**Text extract**
SUMMARY OF THE INVENTION
When drilling an underground wellbore, reducing the pressure of the circulated
drilling fluid is
of advantage and the technique of underbalanced drilling is frequently
applied. Many of the
recognized disadvantages with respect to the use of compressed gas in
underbalanced drilling
can be alleviated or eliminated by use of the pressure differential drilling
tool of the present
invention in place of the gas system. The tool of the present invention
reduces the circulating
pressure at the bottom of the wellbore by using the energy of the drill fluid.
The pressure differential drilling tool is mounted in the drill string and
includes a jet pump and a
wellbore packoff seal. The wellbore pack off seal, commonly referred to as a
"packer",
maintains a seal in the annulus between the drill string and the wellbore, or
wellbore casing pipe
if the well is cased, (herein referred to as the wellbore) during the drilling
process. The packer
prevents drilling fluid from passing therepast in at least a selected
direction through the annulus,
while being moveable along the wellbore. The jet pump draws the drilling fluid
from the annulus
below the packer, forces it through a flow path through the tool of the
present invention and
injects the drilling fluid back into the annulus above the packer. This
creates an underbalanced
condition in the annulus below the packer (toward the bit), referred to herein
as the lower
annulus, wherein the fluid pressure in the annulus between the drill bit and
the packer is reduced
relative to that fluid pressure in the drill string and in the annulus above
the packer on the uphole
side of the packer, referred to herein as the upper annulus.

**Extracted information**

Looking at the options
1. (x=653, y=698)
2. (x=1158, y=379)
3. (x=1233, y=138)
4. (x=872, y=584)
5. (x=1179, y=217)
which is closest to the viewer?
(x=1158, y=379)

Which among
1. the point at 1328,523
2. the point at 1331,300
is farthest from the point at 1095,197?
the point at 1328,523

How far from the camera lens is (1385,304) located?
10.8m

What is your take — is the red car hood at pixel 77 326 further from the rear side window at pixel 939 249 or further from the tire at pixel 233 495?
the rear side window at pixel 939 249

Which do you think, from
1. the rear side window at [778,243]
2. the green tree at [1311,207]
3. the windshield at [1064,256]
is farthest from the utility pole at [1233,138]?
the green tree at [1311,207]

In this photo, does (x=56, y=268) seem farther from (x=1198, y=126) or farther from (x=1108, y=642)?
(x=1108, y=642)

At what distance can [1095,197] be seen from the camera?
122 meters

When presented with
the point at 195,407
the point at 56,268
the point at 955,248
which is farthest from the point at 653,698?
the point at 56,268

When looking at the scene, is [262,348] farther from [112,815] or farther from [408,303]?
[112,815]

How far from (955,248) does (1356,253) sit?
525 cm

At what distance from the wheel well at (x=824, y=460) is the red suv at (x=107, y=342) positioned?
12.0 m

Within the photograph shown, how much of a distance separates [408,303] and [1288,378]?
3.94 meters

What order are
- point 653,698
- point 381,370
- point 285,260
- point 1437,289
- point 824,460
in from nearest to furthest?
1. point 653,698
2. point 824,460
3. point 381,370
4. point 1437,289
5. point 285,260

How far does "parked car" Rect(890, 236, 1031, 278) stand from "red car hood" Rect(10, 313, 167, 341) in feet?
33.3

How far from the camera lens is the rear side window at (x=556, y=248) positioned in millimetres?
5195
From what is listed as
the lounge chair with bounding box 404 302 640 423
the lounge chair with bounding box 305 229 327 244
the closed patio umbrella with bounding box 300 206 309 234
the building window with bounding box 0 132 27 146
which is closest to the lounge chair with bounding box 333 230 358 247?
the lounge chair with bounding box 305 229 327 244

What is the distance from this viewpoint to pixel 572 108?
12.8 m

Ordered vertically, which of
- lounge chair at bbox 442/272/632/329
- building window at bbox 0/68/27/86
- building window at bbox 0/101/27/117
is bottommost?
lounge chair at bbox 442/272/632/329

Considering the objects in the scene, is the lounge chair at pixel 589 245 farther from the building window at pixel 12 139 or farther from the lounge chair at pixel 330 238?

**Exercise tasks**
- 1) In the drilling tool summary, what causes the underbalanced condition below the packer? Explain in one to three sentences.
- 2) According to the drilling tool summary, what two components does the pressure differential drilling tool include?
- 3) For each statement, say whether the drilling tool summary agrees, and quote the deciding words: (a) The packer stays fixed at one spot in the wellbore while drilling goes on. (b) The tool uses the energy of the drill fluid to lower circulating pressure at the bottom of the wellbore. (c) The tool is meant to work alongside a compressed gas system.

**Worked solutions**
- 1) The jet pump draws drilling fluid from the annulus below the packer, forces it through a flow path in the tool, and injects it back into the annulus above the packer. Because of this, the fluid pressure between the drill bit and the packer drops below the pressure in the drill string and in the annulus above the packer.

- 2) A jet pump and a wellbore packoff seal.

- 3)
(a) No: "while being moveable along the wellbore."
(b) Yes: "reduces the circulating pressure at the bottom of the wellbore by using the energy of the drill fluid."
(c) No: "in place of the gas system."